### EXERCISE TASKS
A: Answer these questions from the sumo report, one per line:
(i) How many rikishi were left with a 7-7 score at the end of day 14?
(ii) Which rikishi handed Terunofuji his first loss?
(iii) Whom does Terunofuji face on day 15?
B: Write the next part of the sumo report, picking up after its final sentence.

-------- TEXT --------

Natsu Day 14 Highlights

After talking about the funnel for days, I was amazed by how many escaped it today. To be certain the escape is usually to make-koshi, but it looks like a large number or rikishi decided the could do without day 15 drama, and accepted their 8th loss today. When the dust was settled and the kensho all distributed, there were only 5 rikishi with the magic 7-7 score, an amazing reduction from the 14 potentials we had following day 13.

But the drama was not reduced in total, only shifted higher up the banzuke. In a match that is sure to have sumo fans arguing at least until tomorrow, Endo defeated Terunofuji, to hand him his first loss on the clay. This lowers the Ozeki’s score to 12-2, and brings both himself and Takakeisho to 1 win behind the yusho race leader. Terunofuji faces Takakeisho on day 15, and should the Grand Tadpole defeat Terunofuji in the final match of the basho, it would trigger at least a playoff between the two of them, although Endo could be included if he wins his match against Shodai.

-------- EXTRACTED RECORDS --------

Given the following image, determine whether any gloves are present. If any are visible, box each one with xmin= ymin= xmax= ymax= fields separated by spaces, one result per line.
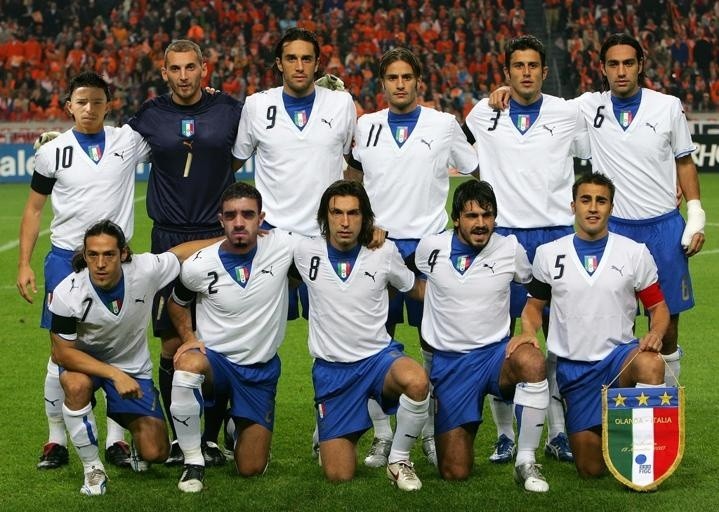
xmin=34 ymin=132 xmax=61 ymax=149
xmin=315 ymin=74 xmax=345 ymax=91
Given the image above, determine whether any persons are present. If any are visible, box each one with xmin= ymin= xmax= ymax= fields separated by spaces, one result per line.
xmin=462 ymin=34 xmax=682 ymax=463
xmin=489 ymin=33 xmax=706 ymax=387
xmin=17 ymin=70 xmax=224 ymax=469
xmin=505 ymin=171 xmax=671 ymax=492
xmin=344 ymin=48 xmax=480 ymax=468
xmin=33 ymin=39 xmax=346 ymax=467
xmin=386 ymin=179 xmax=553 ymax=492
xmin=0 ymin=0 xmax=718 ymax=124
xmin=231 ymin=27 xmax=358 ymax=326
xmin=166 ymin=183 xmax=387 ymax=494
xmin=288 ymin=180 xmax=431 ymax=492
xmin=49 ymin=218 xmax=270 ymax=496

--------

### RESULTS
A:
(i) Five.
(ii) Endo.
(iii) Takakeisho.

B:
I believe they are testing Terunofuji’s mental toughness on purpose. He has shown himself to be fragile in the past, and it’s clear to everyone who follows sumo that he’s on a Yokozuna path. I am grateful they are not going to just hand it to him, but its just a bit too obvious right now. I don’t know if he’s going to make it, but at the moment he’s the only man on the dohyo producing Yokozuna class numbers.

Highlight Matches

Chiyoshoma defeats Daiamami – Daiamami seemed ready to accept his make-koshi, and once Chiyoshoma had a grip on his head, Daiamami went soft and took his 8th loss for make-koshi. Chiyoshoma improves to 7-7 and will face his fate tomorrow.

Kaisei defeats Terutsuyoshi – Both break free of the funnel, and I have to give my complements to Kaisei on fighting well this tournament. Terutsuyoshi was able to attack inside at the tachiai, but Kaisei shut down all attempts to convert that superior position to any kind of advantage. Terutsuyoshi drops to 6-8 and is make-koshi, Kaisei improves to 8-6 and is kachi-koshi.

Kotoeko defeats Shimanoumi – Kotoeko breaks out of the funnel with a fine match against Shimanoumi. Shimanoumi defended well, but Kotoeko kept pressing the attack, and managed to get both hands around Shimanoumi’s body and charge forward. Shimanoumi ends the day 7-7 and Kotoeko gets his 8th win and is kachi-koshi.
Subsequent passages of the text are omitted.